> [CONSIGNE À SUIVRE 1] Quelles problématiques autrefois ignorées les réseaux féminins ont-ils rendues visibles, selon le texte sur les réseaux féminins en entreprise ? Citez-les toutes.
> [CONSIGNE À SUIVRE 2] Rédigez la suite du texte sur les réseaux féminins en entreprise, à partir de sa dernière phrase.

> [TEXTE FOURNI]
A partir des années 80, les premiers réseaux féminins ont émergé dans les entreprises américaines pour offrir aux femmes cadres des opportunités de développement et un accès aux postes à responsabilité. Rapidement, ces initiatives se sont répandues et sont devenues des symboles de l’engagement des entreprises en faveur de l’égalité professionnelle. Pourtant, malgré leurs efforts, ces réseaux peinent à combler les écarts persistants entre hommes et femmes dans le monde du travail. Pour certains, ils agissent même comme des solutions de façade[1], isolant la question de l’égalité au lieu de l’intégrer dans une stratégie organisationnelle globale, véritablement portée par les dirigeants.

Les atouts des réseaux féminins : premiers pas vers une prise de conscience collective
Les réseaux féminins ont sans aucun doute joué un rôle clé en mettant en lumière les obstacles auxquels les femmes font face en entreprise. En offrant des espaces de parole dédiés, ils ont rendu visibles des problématiques autrefois ignorées : rigidité des pratiques, culture du présentéisme, manque de flexibilité et plus concrètement les discriminations sexistes. En organisant des événements et des campagnes de sensibilisation, ces réseaux ont attiré l’attention des directions sur des sujets cruciaux, tels que les disparités salariales, le harcèlement et les comportements sexistes.
Ces communautés ont également créé des espaces de soutien entre collaboratrices, favorisant un sentiment de solidarité et d’appartenance. Ces liens ont été essentiels pour surmonter les barrières professionnelles et renforcer les carrières. De plus, l’essor de ces réseaux a contribué à influencer les politiques publiques, amenant certaines évolutions légales en matière d’égalité des genres.

> [DONNÉES PRÉSENTÉES]
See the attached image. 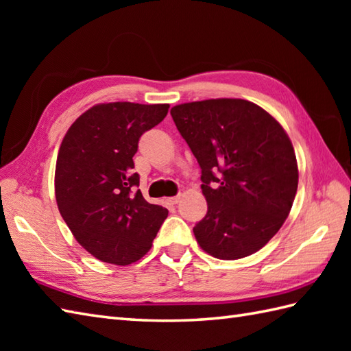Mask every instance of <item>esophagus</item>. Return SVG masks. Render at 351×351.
I'll use <instances>...</instances> for the list:
<instances>
[{
	"mask_svg": "<svg viewBox=\"0 0 351 351\" xmlns=\"http://www.w3.org/2000/svg\"><path fill=\"white\" fill-rule=\"evenodd\" d=\"M180 196H173V197H167L166 199V202L169 204V205H178V202H180Z\"/></svg>",
	"mask_w": 351,
	"mask_h": 351,
	"instance_id": "obj_1",
	"label": "esophagus"
}]
</instances>
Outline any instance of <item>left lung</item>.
<instances>
[{
  "label": "left lung",
  "mask_w": 351,
  "mask_h": 351,
  "mask_svg": "<svg viewBox=\"0 0 351 351\" xmlns=\"http://www.w3.org/2000/svg\"><path fill=\"white\" fill-rule=\"evenodd\" d=\"M202 170L208 211L193 228L214 258L240 259L278 234L293 206L299 170L285 130L244 99H206L170 110Z\"/></svg>",
  "instance_id": "1"
}]
</instances>
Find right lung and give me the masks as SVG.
<instances>
[{
  "instance_id": "right-lung-1",
  "label": "right lung",
  "mask_w": 351,
  "mask_h": 351,
  "mask_svg": "<svg viewBox=\"0 0 351 351\" xmlns=\"http://www.w3.org/2000/svg\"><path fill=\"white\" fill-rule=\"evenodd\" d=\"M169 104H98L66 132L56 164V199L75 240L102 263L128 265L152 247L169 211L145 200L134 171L141 134Z\"/></svg>"
}]
</instances>
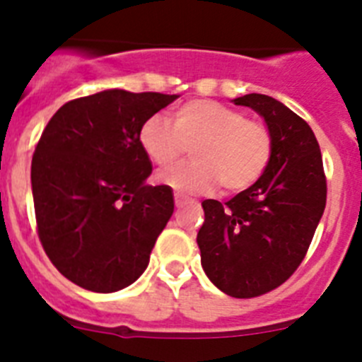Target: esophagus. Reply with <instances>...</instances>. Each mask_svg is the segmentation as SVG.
<instances>
[{
    "label": "esophagus",
    "instance_id": "obj_1",
    "mask_svg": "<svg viewBox=\"0 0 362 362\" xmlns=\"http://www.w3.org/2000/svg\"><path fill=\"white\" fill-rule=\"evenodd\" d=\"M174 201H175V206H183V204L187 203V197L181 196L179 192H175V194H174Z\"/></svg>",
    "mask_w": 362,
    "mask_h": 362
}]
</instances>
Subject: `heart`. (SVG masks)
<instances>
[{
	"instance_id": "obj_1",
	"label": "heart",
	"mask_w": 362,
	"mask_h": 362,
	"mask_svg": "<svg viewBox=\"0 0 362 362\" xmlns=\"http://www.w3.org/2000/svg\"><path fill=\"white\" fill-rule=\"evenodd\" d=\"M139 145L158 166L183 158L192 146L194 161L172 166L159 181L181 194H203L219 183L228 194L254 187L274 153L267 123L248 119L245 112L214 101L190 99L172 112V124L152 116L139 129Z\"/></svg>"
}]
</instances>
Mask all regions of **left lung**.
<instances>
[{"instance_id":"1","label":"left lung","mask_w":362,"mask_h":362,"mask_svg":"<svg viewBox=\"0 0 362 362\" xmlns=\"http://www.w3.org/2000/svg\"><path fill=\"white\" fill-rule=\"evenodd\" d=\"M264 117L274 153L263 177L226 203L204 199L197 233L204 274L238 299L276 290L305 259L326 206L322 156L310 124L263 94L233 99Z\"/></svg>"}]
</instances>
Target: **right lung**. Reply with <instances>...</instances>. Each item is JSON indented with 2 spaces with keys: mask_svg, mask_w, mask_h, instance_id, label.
Returning <instances> with one entry per match:
<instances>
[{
  "mask_svg": "<svg viewBox=\"0 0 362 362\" xmlns=\"http://www.w3.org/2000/svg\"><path fill=\"white\" fill-rule=\"evenodd\" d=\"M177 95L103 90L50 117L32 156L37 235L74 284L110 293L132 284L174 212L172 188L145 185L139 129Z\"/></svg>",
  "mask_w": 362,
  "mask_h": 362,
  "instance_id": "obj_1",
  "label": "right lung"
}]
</instances>
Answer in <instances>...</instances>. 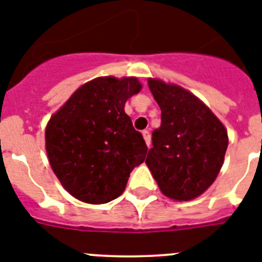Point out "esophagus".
<instances>
[{"label": "esophagus", "mask_w": 262, "mask_h": 262, "mask_svg": "<svg viewBox=\"0 0 262 262\" xmlns=\"http://www.w3.org/2000/svg\"><path fill=\"white\" fill-rule=\"evenodd\" d=\"M142 136H144V140H145V142H146L147 147H150V145H151V138H150L149 130L142 132Z\"/></svg>", "instance_id": "esophagus-1"}]
</instances>
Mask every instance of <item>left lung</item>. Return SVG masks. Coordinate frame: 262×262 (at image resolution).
<instances>
[{"label": "left lung", "instance_id": "8db88e82", "mask_svg": "<svg viewBox=\"0 0 262 262\" xmlns=\"http://www.w3.org/2000/svg\"><path fill=\"white\" fill-rule=\"evenodd\" d=\"M161 108V126L151 133L146 165L159 190L175 200L203 194L224 162L228 134L196 96L178 85L149 80Z\"/></svg>", "mask_w": 262, "mask_h": 262}]
</instances>
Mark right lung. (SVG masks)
<instances>
[{
  "mask_svg": "<svg viewBox=\"0 0 262 262\" xmlns=\"http://www.w3.org/2000/svg\"><path fill=\"white\" fill-rule=\"evenodd\" d=\"M140 90L136 77H97L79 88L47 124L50 165L76 199L91 204L116 199L132 170L145 161L144 137L124 112L126 100Z\"/></svg>",
  "mask_w": 262,
  "mask_h": 262,
  "instance_id": "right-lung-1",
  "label": "right lung"
}]
</instances>
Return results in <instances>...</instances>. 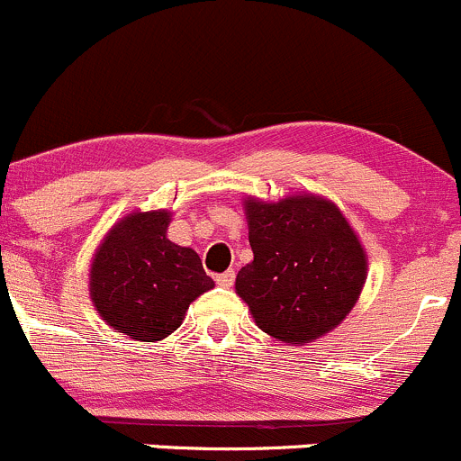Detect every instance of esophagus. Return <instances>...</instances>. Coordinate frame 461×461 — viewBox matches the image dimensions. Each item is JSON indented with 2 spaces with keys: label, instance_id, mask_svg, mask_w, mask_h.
<instances>
[{
  "label": "esophagus",
  "instance_id": "esophagus-1",
  "mask_svg": "<svg viewBox=\"0 0 461 461\" xmlns=\"http://www.w3.org/2000/svg\"><path fill=\"white\" fill-rule=\"evenodd\" d=\"M232 282H235V271H226V273H220V276H217V285L224 286V289H230Z\"/></svg>",
  "mask_w": 461,
  "mask_h": 461
}]
</instances>
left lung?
<instances>
[{"instance_id": "1", "label": "left lung", "mask_w": 461, "mask_h": 461, "mask_svg": "<svg viewBox=\"0 0 461 461\" xmlns=\"http://www.w3.org/2000/svg\"><path fill=\"white\" fill-rule=\"evenodd\" d=\"M253 259L235 294L255 325L286 345H307L340 325L361 298L367 253L331 199L295 193L280 202L244 197Z\"/></svg>"}]
</instances>
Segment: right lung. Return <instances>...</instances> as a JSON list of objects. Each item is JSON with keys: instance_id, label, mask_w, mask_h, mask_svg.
<instances>
[{"instance_id": "right-lung-1", "label": "right lung", "mask_w": 461, "mask_h": 461, "mask_svg": "<svg viewBox=\"0 0 461 461\" xmlns=\"http://www.w3.org/2000/svg\"><path fill=\"white\" fill-rule=\"evenodd\" d=\"M170 221L167 208L127 212L91 258V303L127 339H167L181 327L190 303L215 286L190 246L167 240Z\"/></svg>"}]
</instances>
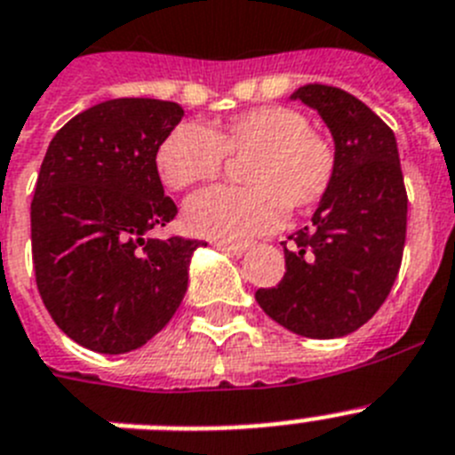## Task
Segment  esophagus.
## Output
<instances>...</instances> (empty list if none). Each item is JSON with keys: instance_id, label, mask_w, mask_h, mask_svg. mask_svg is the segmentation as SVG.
Returning <instances> with one entry per match:
<instances>
[{"instance_id": "34e87169", "label": "esophagus", "mask_w": 455, "mask_h": 455, "mask_svg": "<svg viewBox=\"0 0 455 455\" xmlns=\"http://www.w3.org/2000/svg\"><path fill=\"white\" fill-rule=\"evenodd\" d=\"M213 246L223 251V253H230V255H242L246 251V243H230V242H216Z\"/></svg>"}]
</instances>
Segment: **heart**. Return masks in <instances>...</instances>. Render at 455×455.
<instances>
[{
    "instance_id": "b5f03b06",
    "label": "heart",
    "mask_w": 455,
    "mask_h": 455,
    "mask_svg": "<svg viewBox=\"0 0 455 455\" xmlns=\"http://www.w3.org/2000/svg\"><path fill=\"white\" fill-rule=\"evenodd\" d=\"M228 161L242 165L243 188H213L186 204L190 232L223 242H243L274 230L285 212H308L336 180V147L310 131L294 108L262 106L239 112L207 131L200 124L174 126L156 147V172L172 190L219 180Z\"/></svg>"
}]
</instances>
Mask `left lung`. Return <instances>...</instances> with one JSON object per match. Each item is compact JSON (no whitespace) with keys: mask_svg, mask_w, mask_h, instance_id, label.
<instances>
[{"mask_svg":"<svg viewBox=\"0 0 455 455\" xmlns=\"http://www.w3.org/2000/svg\"><path fill=\"white\" fill-rule=\"evenodd\" d=\"M315 108L336 142V180L304 228L283 242L285 275L259 287L271 320L306 339H340L389 297L407 232V190L395 135L366 103L329 84L292 94Z\"/></svg>","mask_w":455,"mask_h":455,"instance_id":"left-lung-1","label":"left lung"}]
</instances>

> [RÉPONSE ATTENDUE 1] Rigidité des pratiques, culture du présentéisme, manque de flexibilité, discriminations sexistes.

> [RÉPONSE ATTENDUE 2]
Mais quelques décennies plus tard, l’action de ces réseaux a-t-elle réellement permis d’atteindre l’égalité professionnelle ?
Une limite importante : l’absence d’une approche systémique portée par les dirigeants
Malgré leurs bénéfices, les réseaux féminins montrent des limites structurelles qui les empêchent de provoquer un réel changement. En invitant les femmes à se regrouper entre elles, les directions d’entreprise ont souvent délégué le sujet sans véritablement s’y impliquer, ce qui a marginalisé les enjeux féminins au lieu de les intégrer dans les stratégies globales. L’égalité ne peut être une initiative isolée ; elle exige l’engagement actif des dirigeants, et notamment des hommes qui occupent des positions d’influence et jouent un rôle déterminant dans l’évolution des mentalités.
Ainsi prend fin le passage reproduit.